### [To do]
Reproduce every line in the material below that holds "camera".

### [Data for analysis]
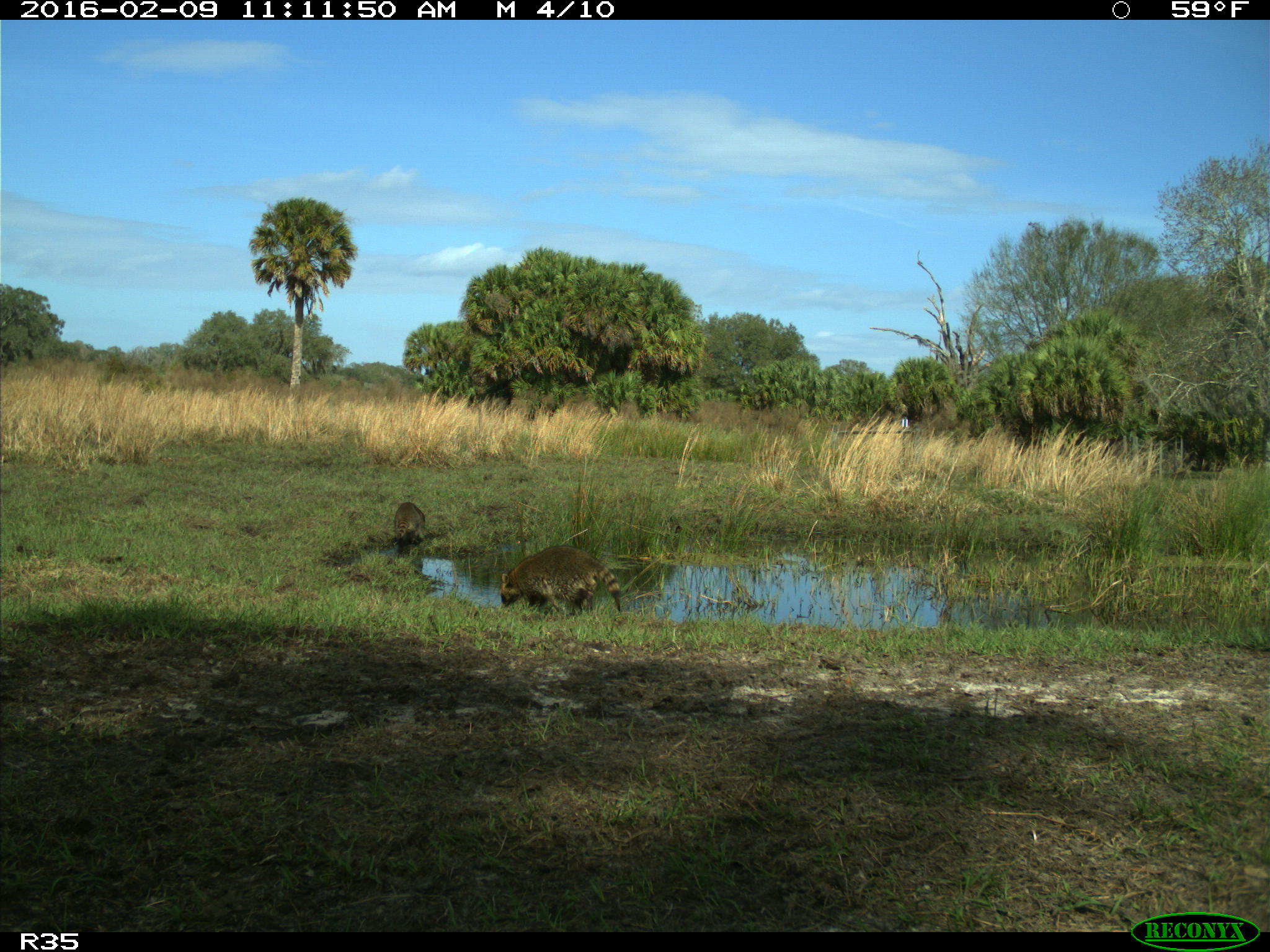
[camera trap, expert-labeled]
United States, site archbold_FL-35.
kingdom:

...

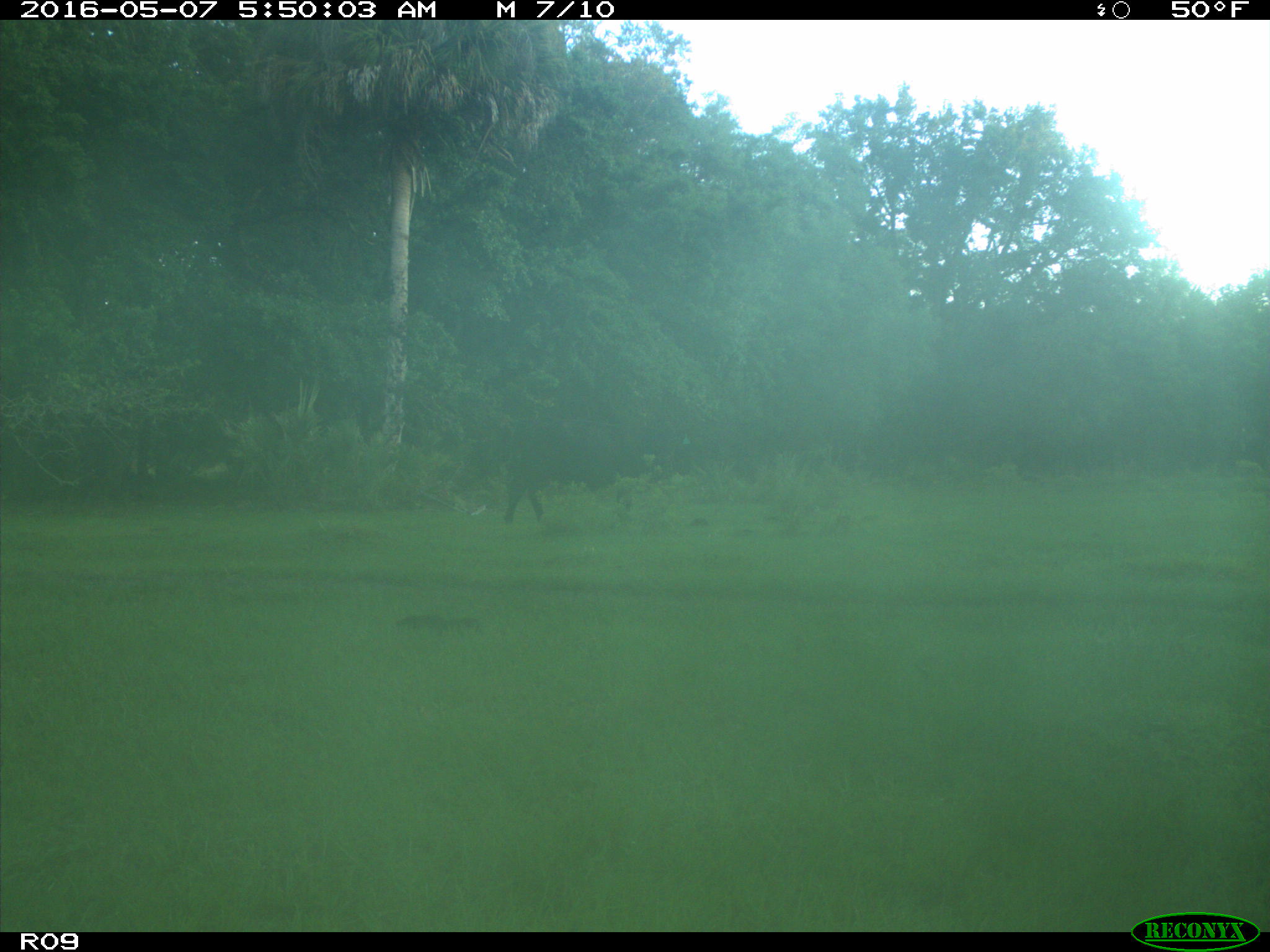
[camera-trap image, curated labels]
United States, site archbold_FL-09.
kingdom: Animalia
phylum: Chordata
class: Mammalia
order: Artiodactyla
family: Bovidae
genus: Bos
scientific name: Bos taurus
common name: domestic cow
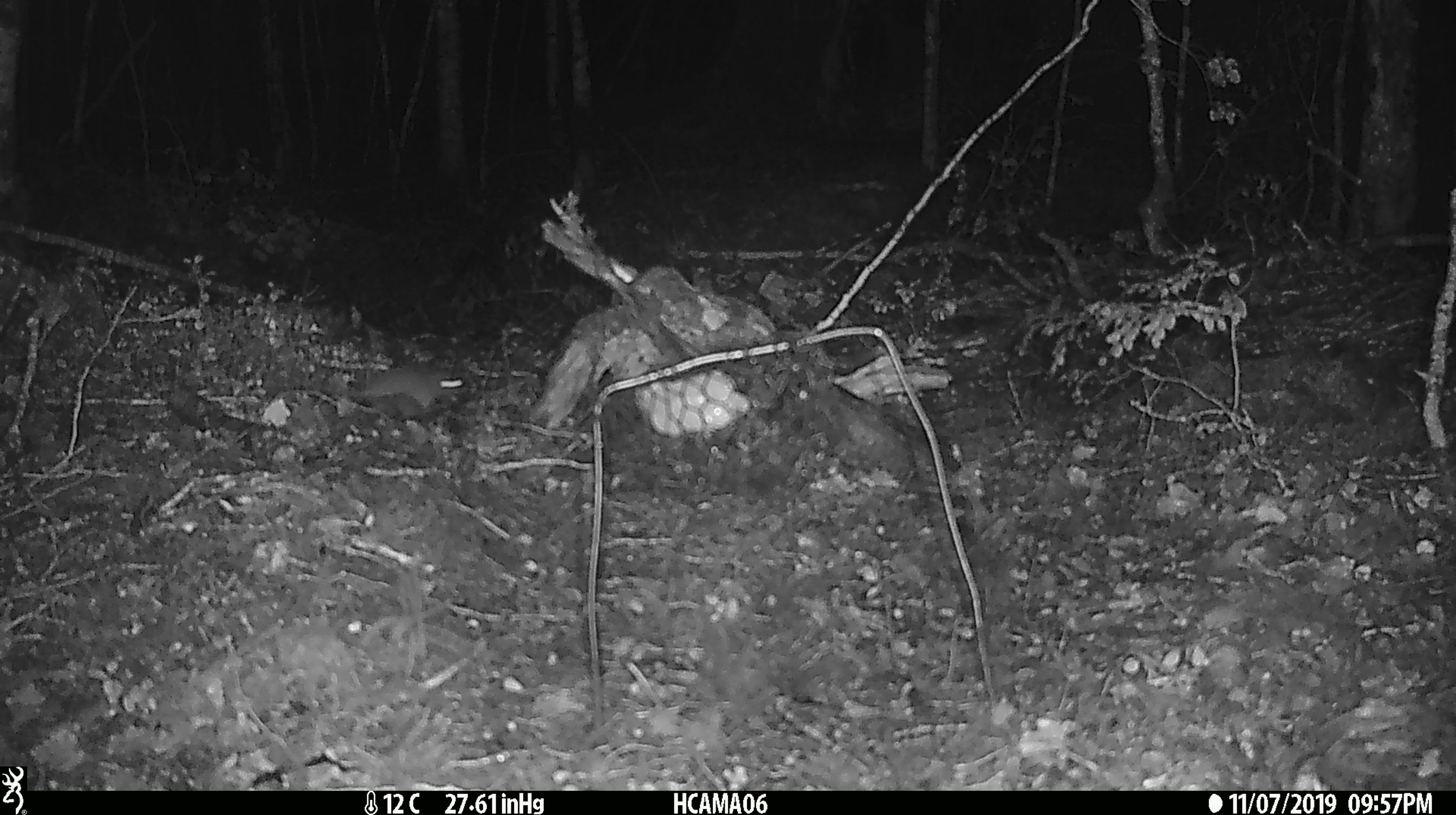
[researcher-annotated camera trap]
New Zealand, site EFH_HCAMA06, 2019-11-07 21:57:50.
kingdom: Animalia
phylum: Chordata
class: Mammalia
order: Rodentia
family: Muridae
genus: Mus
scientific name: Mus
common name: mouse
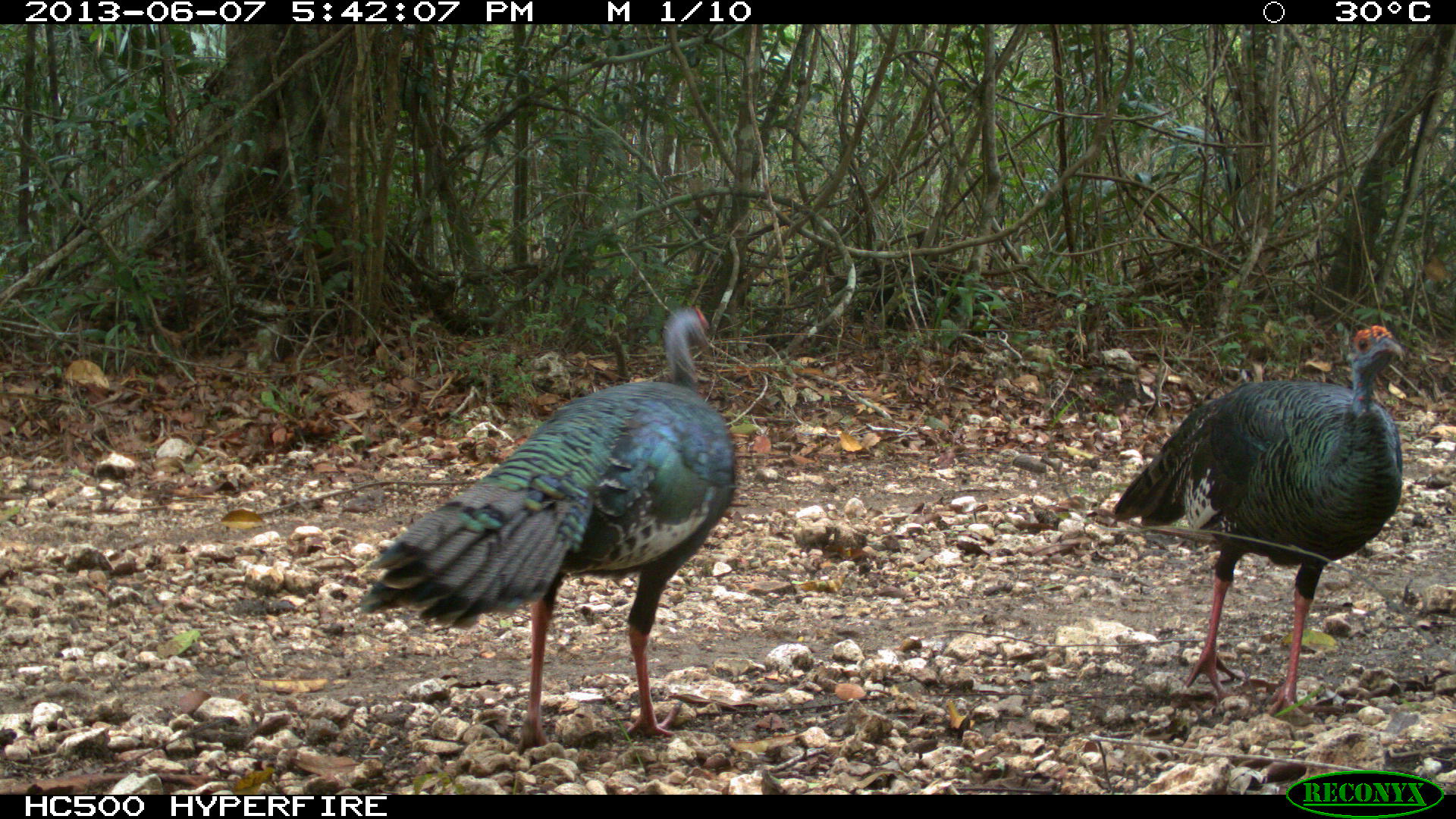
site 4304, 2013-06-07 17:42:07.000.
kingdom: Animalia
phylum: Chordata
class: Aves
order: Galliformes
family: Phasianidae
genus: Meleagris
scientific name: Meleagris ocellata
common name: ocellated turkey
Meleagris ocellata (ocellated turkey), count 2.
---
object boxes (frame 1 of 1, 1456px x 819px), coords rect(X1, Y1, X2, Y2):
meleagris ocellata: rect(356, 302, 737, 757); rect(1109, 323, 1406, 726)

### [Solution]
[camera trap, expert-labeled]
[camera-trap image, curated labels]
[researcher-annotated camera trap]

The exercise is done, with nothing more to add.